On LSU’s offensive efficiency and what makes them good on offense …

“They’ve got five guys that are starting that are not just averaging just 10 points. They’re averaging significant double figures. They’re a fantastic rebounding team on the offensive end of the floor. They’ve traditionally been since Will (Wade) has been there. They will shoot it and then they go get it. They shoot the 3. They drive the ball. They’ve got a couple guys that can post up. (Trendon) Watford is a matchup problem at the three. So, it’s the reason why they’re a fantastic offensive team because they’ve got a lot of interchangeable parts that can do a lot of different things.”

On how much the mental aspect of basketball comes into play for a player or team …

“It’s huge. It’s 90-10, mental to physical. Obviously you’ve gotta be in great condition and you’ve gotta be strong and all of those things. That’s a given. But it’s the mental strength, especially this time of the year. The season is starting to get a little long in the tooth. The dog days of conference play is winding down. Everybody could be looking ahead to the postseason. But it’s those teams that stay in the moment the best and the coaches that can keep their teams in the moment. And again, I’ve been around for Cal as long as anybody and there is no coach that does it as good as him of keeping his team present right now and not worrying about what happened before, who cares what’s coming up next weekend.
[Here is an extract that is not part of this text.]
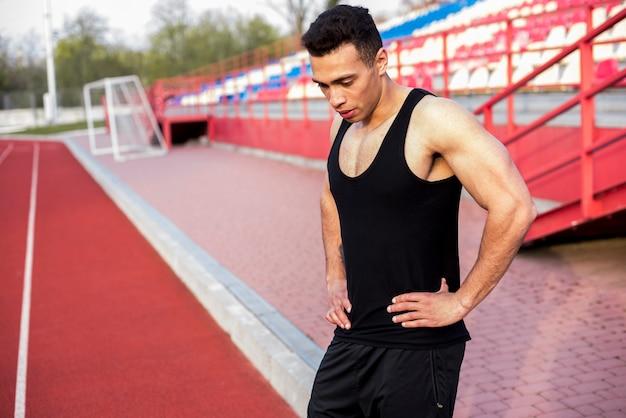 Müder erschöpfter männlicher athlet, der auf stadion steht Kostenlose Fotos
That does not matter. The only thing that matters is today’s practice and us getting better and focusing on us and getting ready to play a terrific team in LSU.”

On what can throw off a player’s mental game …
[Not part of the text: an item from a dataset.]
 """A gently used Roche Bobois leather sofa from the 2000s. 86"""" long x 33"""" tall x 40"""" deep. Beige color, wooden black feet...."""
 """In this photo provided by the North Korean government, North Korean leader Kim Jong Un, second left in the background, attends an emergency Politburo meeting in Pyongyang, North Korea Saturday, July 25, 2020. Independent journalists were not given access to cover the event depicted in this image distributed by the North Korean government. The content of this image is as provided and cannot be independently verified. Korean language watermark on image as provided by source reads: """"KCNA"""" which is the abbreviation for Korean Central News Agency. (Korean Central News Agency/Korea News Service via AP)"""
“Fatigue. Fatigue. Whether it’s the course of a long season or in the course of a hard practice or the course of a game, fatigue, as they say, makes cowards of everybody. And it’s really the fatigue that you get lazy mentally. So that’s probably the biggest challenge this time of the year and if you can keep your team energized and together and connected. You’re tired of seeing the players, the players are tired of seeing you, and they’re tired of seeing each other. They are tired of flying on the planes together. If you can keep your teams excited about each other, and Cal has done that as good as anybody since I’ve been with him, which is a long time.”

On if Calipari has started cutting back on practice …

“Oh yeah. Once you see the guys start to get it, there’s no need to keep them out there for hours on end. This is a group that’s starting to get it. They are holding each other accountable. Like Cal says, it’s becoming a player-driven team that if someone is not carrying his weight, the first voice you hear is not the coach. It’sthe players that are saying to their teammate, ‘Look you’ve gotta carry your load.’ So, it’s neat to see that come together. I keep beating a dead horse, but Cal’s as good as any in doing that year in and year out. We all get worried about a loss here, a loss there early, but you see it over and over again. Late December, early January, his teams connect, cohesive, come together and then take off, and then what happens down the stretch, we’ll see.”

On the team’s mentality after becoming the leader in the conference and …

“Again, it goes back to not looking in the past because you can’t change it. There’s no sense in looking forward because you can’t do anything about it. The biggest thing we’ve gotta do is keep this team present, in the moment. That’s today’s–focus on today’s practice and then focus on preparation for LSU tomorrow. That’s the only thing that you can control.”